_WORK ORDER_
In the text about the bearing-box latches, what holds the latches vertically in their running position?

Fitted between the stop of the fork arm case and the latch - stems, they impede every transverse displacement of the bearing boxes.
The two vertical faces of each of these lugs, wherein this contact is made, are separated one from other by an amount equal to the semidifference of gages disminished by the thickness of the latch stem.
The latch stems, integral with a bridge, are adjusted in a longitudinal direction through their external transverse faces between both vertical faces of the case, and they are transverselly held in correct position because they are adjusted between the longitudinal vertical faces of two inserts, integral with the oscillating arm case.
In this manner, the latches can only be moved in a vertical sense, their displacement in any other direction being impeded by stiff stops.
Vertically, they are fixed in their running position by means of springs, the pretension of which, higher than the weight of the latching device, plus the possible dynamic forces, impedes them to descend.
The spring mechanism is eventually supplemented by a additional security retaining device.

_RECORDS SUPPLIED_
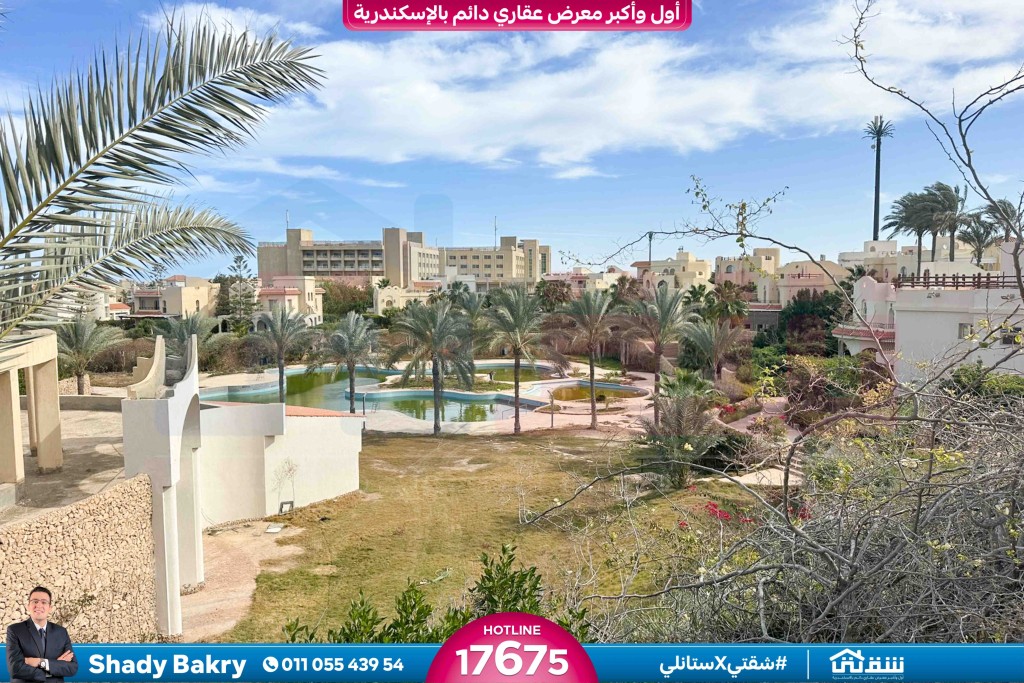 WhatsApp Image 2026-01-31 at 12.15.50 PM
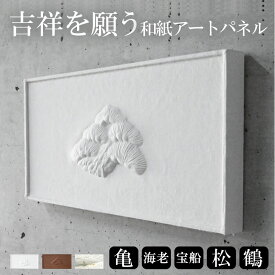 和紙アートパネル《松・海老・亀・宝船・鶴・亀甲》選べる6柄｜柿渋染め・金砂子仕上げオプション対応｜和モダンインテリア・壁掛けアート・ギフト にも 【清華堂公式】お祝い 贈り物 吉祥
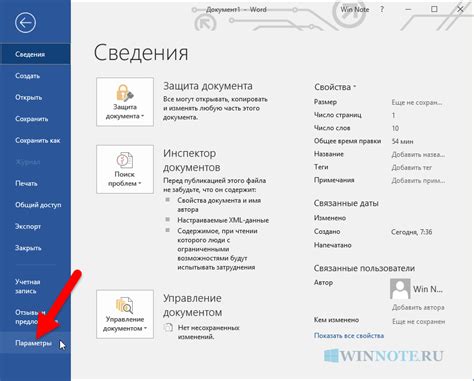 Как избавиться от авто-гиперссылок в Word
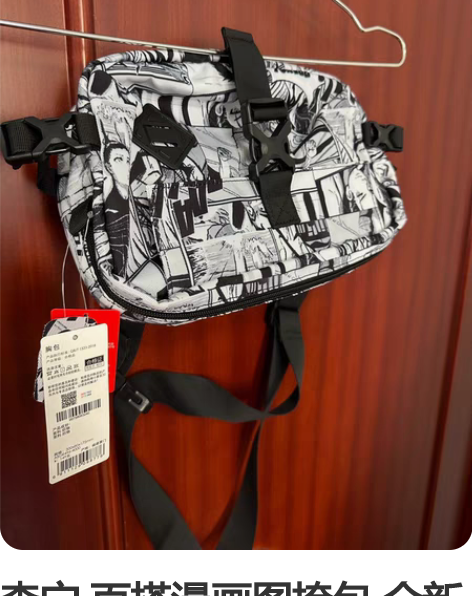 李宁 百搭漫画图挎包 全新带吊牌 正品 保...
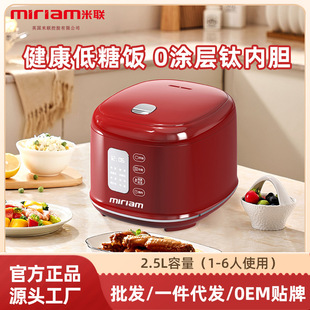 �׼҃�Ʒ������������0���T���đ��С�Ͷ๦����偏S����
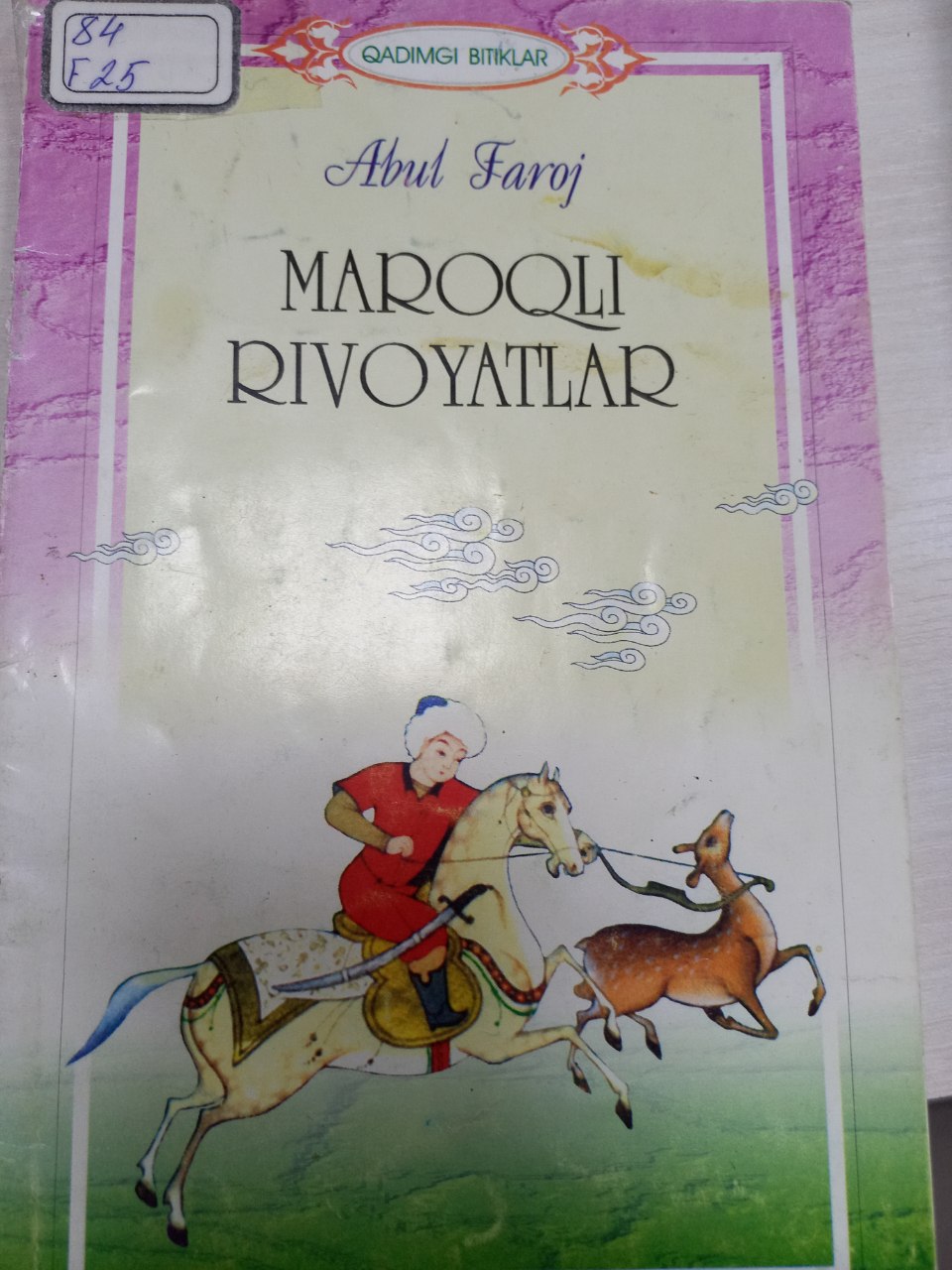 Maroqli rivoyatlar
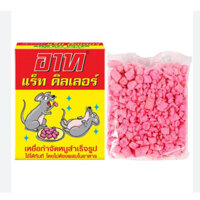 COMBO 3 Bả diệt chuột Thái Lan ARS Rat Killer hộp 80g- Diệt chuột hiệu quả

_WRITTEN SOLUTION_
Springs, whose pretension is higher than the weight of the latching device plus the possible dynamic forces.